9Shakespeare Text Generation (⭐ – 3| ⑂ – 7)
This is a fun NLP project which hosts a web app for generating Shakespeare’s text. The implementation has been done by training LSTM on Shakesperian data to create a language model that generates text in Shakespearean style. You may like to explore this repository to create a language model of a different style.
10Opinion Summarizer (⭐ – 34 | ⑂ – 9 )
A useful repository for summarizing the reviews/opinions of customers of Amazon and Yelp. The basic idea is to produce abstract summaries that can represent a group of similar reviews. The model built for this task is based on Bayesian AutoEncoding. The repository contains all the relevant data from Amazon and Yelp. Along with this, there are files that help in pre-processing the data and evaluating the model.
11Document Similarity Check with RestAPI (⭐ – 34 | ⑂ – 9 )
This NLP project on Github will help you in building a complete application that consists of RESTful API for similarity check of documents using natural language processing.
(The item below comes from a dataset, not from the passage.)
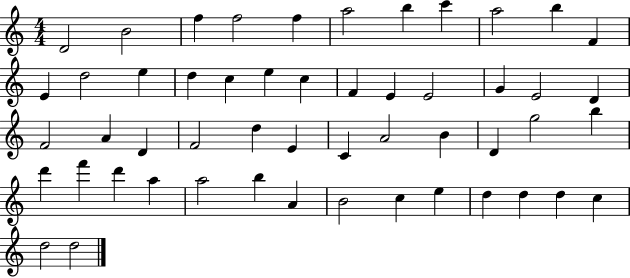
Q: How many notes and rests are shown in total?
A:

Another impressive part of this repository is that it tells us how to upload this API over docker and use it as a web application.
Reaching the end of another article, here we looked at some more GitHub repositories that comprised of natural language processing projects. These projects covered various topics of NLP. One can learn how to develop such NLP projects by learning from these repositories and also grasping the practices followed to maintain the GitHub repository.